Failure of EDF reform would hit its share of the French power market

  • The holding company would control a separate entity housing the more lucrative parts of the business, such as renewable energy, and free of its liabilities. Investors would be invited to acquire up to 30% of that unit.
  • "To remain a major player in the French electricity sector, EDF must be able to invest in these new forms of electricity production", CEO Jean-Bernard Levy said in a letter sent on April 28 to unions.
Published May 3, 2021

PARIS: Energy group EDF's share of the French power market is at risk of plummeting if a restructuring plan to improve its financing situation does not go ahead, its chief executive said in a letter to unions.

Under the terms of the plan, which faces strong opposition from unions who fear it could lead to job cuts, France hopes to place state-run EDF's debt-laden and capital-hungry nuclear business into a holding company that would be fully state owned.

The holding company would control a separate entity housing the more lucrative parts of the business, such as renewable energy, and free of its liabilities.

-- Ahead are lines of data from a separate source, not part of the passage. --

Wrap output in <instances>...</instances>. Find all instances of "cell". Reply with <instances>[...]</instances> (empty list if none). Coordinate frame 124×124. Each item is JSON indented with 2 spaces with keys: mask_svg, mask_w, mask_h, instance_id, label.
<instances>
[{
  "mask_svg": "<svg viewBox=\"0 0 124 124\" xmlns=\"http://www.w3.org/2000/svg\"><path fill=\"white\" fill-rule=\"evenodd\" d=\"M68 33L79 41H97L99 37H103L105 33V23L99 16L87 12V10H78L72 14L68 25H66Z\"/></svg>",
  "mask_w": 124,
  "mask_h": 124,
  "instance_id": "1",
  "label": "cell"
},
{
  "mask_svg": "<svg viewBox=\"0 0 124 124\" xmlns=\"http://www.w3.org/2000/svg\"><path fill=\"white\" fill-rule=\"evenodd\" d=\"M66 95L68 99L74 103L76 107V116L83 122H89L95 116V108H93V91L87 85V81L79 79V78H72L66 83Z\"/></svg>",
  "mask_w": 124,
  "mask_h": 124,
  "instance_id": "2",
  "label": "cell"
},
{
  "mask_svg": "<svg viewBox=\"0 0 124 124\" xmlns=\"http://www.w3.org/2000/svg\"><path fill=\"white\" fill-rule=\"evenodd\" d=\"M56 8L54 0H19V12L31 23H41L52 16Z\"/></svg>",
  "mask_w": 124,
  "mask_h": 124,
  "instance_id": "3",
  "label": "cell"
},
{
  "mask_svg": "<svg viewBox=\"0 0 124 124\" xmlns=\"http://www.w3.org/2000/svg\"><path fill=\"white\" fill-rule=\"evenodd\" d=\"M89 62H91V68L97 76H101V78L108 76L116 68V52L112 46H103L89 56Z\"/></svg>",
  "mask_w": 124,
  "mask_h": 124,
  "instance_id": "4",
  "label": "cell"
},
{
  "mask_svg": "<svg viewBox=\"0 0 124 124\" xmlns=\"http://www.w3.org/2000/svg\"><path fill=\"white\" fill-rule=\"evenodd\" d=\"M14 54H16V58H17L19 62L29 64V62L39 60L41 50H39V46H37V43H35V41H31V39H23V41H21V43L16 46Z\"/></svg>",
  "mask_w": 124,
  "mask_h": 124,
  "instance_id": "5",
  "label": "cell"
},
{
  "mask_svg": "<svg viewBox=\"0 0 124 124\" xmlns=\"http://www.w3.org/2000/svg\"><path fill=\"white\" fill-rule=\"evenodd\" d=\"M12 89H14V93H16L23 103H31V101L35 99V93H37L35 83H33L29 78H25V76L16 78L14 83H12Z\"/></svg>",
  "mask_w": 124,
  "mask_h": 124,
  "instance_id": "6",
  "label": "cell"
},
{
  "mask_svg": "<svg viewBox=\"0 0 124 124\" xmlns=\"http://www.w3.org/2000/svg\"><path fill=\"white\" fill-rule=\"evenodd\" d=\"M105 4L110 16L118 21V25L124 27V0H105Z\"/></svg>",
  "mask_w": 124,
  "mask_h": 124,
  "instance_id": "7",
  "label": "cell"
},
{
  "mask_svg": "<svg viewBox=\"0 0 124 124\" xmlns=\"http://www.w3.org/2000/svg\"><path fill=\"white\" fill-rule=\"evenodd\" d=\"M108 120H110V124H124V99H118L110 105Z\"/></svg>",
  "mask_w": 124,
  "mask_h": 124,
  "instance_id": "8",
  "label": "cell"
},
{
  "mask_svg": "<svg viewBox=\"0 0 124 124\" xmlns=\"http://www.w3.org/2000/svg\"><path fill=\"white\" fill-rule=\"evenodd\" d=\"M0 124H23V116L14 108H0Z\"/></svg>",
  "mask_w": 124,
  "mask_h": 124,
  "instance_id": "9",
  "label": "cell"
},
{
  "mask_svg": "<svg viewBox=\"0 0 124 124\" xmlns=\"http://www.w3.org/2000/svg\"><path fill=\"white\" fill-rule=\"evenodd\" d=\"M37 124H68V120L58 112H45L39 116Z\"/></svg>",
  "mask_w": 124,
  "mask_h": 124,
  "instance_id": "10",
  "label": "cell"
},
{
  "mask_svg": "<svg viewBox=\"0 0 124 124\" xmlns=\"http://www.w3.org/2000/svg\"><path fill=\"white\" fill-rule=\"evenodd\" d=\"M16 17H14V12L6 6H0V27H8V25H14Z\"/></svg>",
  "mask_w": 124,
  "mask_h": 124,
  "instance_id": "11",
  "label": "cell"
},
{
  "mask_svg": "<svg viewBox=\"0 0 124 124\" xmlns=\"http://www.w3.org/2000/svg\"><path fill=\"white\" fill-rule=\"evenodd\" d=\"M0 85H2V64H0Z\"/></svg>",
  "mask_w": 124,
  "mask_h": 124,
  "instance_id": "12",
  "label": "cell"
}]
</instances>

Investors would be invited to acquire up to 30% of that unit.

The utility, which is nearly 84% owned by the French state, has warned that the reforms are crucial to prevent the group from falling behind rivals, such as Total, in renewables and becoming a second-tier power player.

"To remain a major player in the French electricity sector, EDF must be able to invest in these new forms of electricity production", CEO Jean-Bernard Levy said in a letter sent on April 28 to unions.

"Otherwise EDF's market share of electricity production in France would quickly fall."

The French government and the European Commission have been wrangling for months over an overhaul of EDF partly aimed at improving the way its nuclear arm funds itself.

French ministers are now hosting a series of meetings with labour representatives to try and find some support for a deal and pass it through parliament over the summer, before France enters a campaign period ahead of 2022's presidential election.

The deal would also involve resetting the price at which EDF sells on nuclear power to third party distributors.

Levy told unions that the price would allow EDF to cover all the costs of its existing nuclear park in France, including its next-generation nuclear reactor at Flamanville.

EDF declined to comment on Levy's letter.